Measurements and Significant Figures
- Elementary Physics 2
Measurements
Measurements are the process of obtaining the value of a physical quantity. Measurements are made with instruments, which are calibrated to a standard unit of measurement. The value of a measurement is expressed as a number and a unit.
Significant Figures
Significant figures are the digits in a number that carry meaningful information about its precision. The number of significant figures in a measurement indicates the precision of the measurement. When measuring a physical quantity, it is important to report the result with the correct number of significant figures to reflect the precision of the measurement. We often read up to the minimum scale of the measuring instrument, and then estimate by eye measurement to 1/10th of the minimum scale. For example, if a ruler has a minimum scale of $1 \, \text{cm}$, we might read a length of $5.3 \, \text{cm}$, where the “5” is from the scale and the “3” is an estimated digit.

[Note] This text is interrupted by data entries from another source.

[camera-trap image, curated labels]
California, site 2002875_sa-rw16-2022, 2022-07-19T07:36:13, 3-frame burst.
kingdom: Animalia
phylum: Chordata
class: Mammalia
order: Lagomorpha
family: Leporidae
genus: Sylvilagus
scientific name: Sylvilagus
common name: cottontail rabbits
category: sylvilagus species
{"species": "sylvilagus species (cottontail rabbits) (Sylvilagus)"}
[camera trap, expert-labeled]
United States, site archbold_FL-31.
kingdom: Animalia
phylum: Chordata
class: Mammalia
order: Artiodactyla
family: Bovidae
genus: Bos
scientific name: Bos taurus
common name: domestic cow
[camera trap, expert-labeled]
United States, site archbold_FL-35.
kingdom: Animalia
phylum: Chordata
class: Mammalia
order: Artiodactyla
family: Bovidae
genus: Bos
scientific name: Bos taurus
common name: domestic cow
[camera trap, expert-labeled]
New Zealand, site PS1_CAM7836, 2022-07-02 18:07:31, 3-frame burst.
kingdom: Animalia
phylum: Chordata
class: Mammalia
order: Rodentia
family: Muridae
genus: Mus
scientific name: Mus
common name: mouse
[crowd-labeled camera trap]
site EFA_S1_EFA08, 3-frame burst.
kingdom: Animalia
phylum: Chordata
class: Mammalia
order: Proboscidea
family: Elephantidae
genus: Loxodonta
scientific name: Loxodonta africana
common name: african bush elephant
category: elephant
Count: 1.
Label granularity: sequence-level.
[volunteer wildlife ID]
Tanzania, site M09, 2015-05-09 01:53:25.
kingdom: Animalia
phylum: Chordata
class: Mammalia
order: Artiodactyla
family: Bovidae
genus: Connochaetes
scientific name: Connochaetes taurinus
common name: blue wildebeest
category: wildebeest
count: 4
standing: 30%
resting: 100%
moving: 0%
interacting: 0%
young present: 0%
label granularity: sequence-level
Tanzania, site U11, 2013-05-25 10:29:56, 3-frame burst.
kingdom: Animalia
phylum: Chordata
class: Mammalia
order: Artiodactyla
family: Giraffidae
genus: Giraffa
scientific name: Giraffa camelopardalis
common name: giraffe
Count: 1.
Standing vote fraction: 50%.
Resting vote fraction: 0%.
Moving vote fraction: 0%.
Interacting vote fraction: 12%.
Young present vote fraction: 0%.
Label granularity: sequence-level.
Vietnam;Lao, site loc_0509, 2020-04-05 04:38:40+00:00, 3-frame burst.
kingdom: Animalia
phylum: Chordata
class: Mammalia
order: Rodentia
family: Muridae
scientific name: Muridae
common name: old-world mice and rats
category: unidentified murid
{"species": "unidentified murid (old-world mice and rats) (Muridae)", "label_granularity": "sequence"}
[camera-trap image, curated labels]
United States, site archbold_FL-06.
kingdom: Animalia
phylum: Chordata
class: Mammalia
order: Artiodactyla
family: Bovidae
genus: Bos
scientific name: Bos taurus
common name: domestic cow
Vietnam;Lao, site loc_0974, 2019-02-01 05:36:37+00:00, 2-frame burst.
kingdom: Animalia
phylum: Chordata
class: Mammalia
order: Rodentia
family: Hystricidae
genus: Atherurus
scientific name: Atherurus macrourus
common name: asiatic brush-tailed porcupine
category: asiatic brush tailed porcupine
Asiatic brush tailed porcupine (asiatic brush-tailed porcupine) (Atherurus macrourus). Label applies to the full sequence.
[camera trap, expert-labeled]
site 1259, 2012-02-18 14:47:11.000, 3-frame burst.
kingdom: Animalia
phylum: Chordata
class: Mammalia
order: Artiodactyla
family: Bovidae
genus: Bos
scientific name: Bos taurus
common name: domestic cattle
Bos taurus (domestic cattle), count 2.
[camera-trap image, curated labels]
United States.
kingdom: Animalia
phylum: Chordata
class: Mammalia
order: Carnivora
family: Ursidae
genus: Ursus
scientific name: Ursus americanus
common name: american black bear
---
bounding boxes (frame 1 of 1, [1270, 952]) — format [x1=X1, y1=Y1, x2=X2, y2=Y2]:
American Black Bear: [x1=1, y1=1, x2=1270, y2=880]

Significant figures are important in scientific calculations because they help convey the uncertainty in measurements. When performing calculations, the result should be reported with the same number of significant figures as the measurement with the least number of significant figures. The rules for determining significant figures are as follows:
- All non-zero digits are significant.
- Any zeros between significant digits are significant.
- Leading zeros (zeros before the first non-zero digit) are not significant.
- Trailing zeros (zeros after the last non-zero digit) are significant only if measured with a decimal point.
- For example, $1500$ has two significant figures, while $1500.0$ has five significant figures.
- If a number is written in scientific notation, all digits in the coefficient are significant.
- For example, $1.50 \times 10^3$ has three significant figures.
- In calculations, the result should be reported with the same number of significant figures as the measurement with the least number of significant figures.
- When rounding numbers, if the digit to be removed is less than 5, the last retained digit remains unchanged; if it is 5 or greater, the last retained digit is increased by one.
The most significant digit is the leftmost non-zero digit in a number, and the least significant digit is the rightmost digit that is significant.
Digits in light blue are significant figures; those in black are not.
Scientific Notation
Scientific notation is a way of expressing numbers that are too large or too small to be conveniently written in decimal form, besides using the SI prefixes. In scientific notation, a number is expressed as the product of a number between 1 and 10 and a power of 10. For example, the number $1500$ can be expressed in scientific notation as $1.5 \times 10^3$. Scientific notation is useful for expressing very large or very small numbers in a compact form and for maintaining significant figures. When converting a number to scientific notation, the coefficient should have the correct number of significant figures.
Example
Let’s consider an example of a measurement and how to express it with significant figures. Suppose we measure the size of a table and find it to be $82.5\,\text{cm} \times 124.3\,\text{cm}$, using a ruler with a minimum scale of $1\,\text{cm}$. The measurement has three significant figures in the first dimension and four significant figures in the second dimension. When calculating the area of the table, we multiply the two measurements:
\[ \text{Area} = 82.5\,\text{cm} \times 124.3\,\text{cm} = 10254.75\,\text{cm}^2 \approx 1.03 \times 10^4\,\text{cm}^2 \]
Since the first measurement has three significant figures, we rounded the result to three significant figures.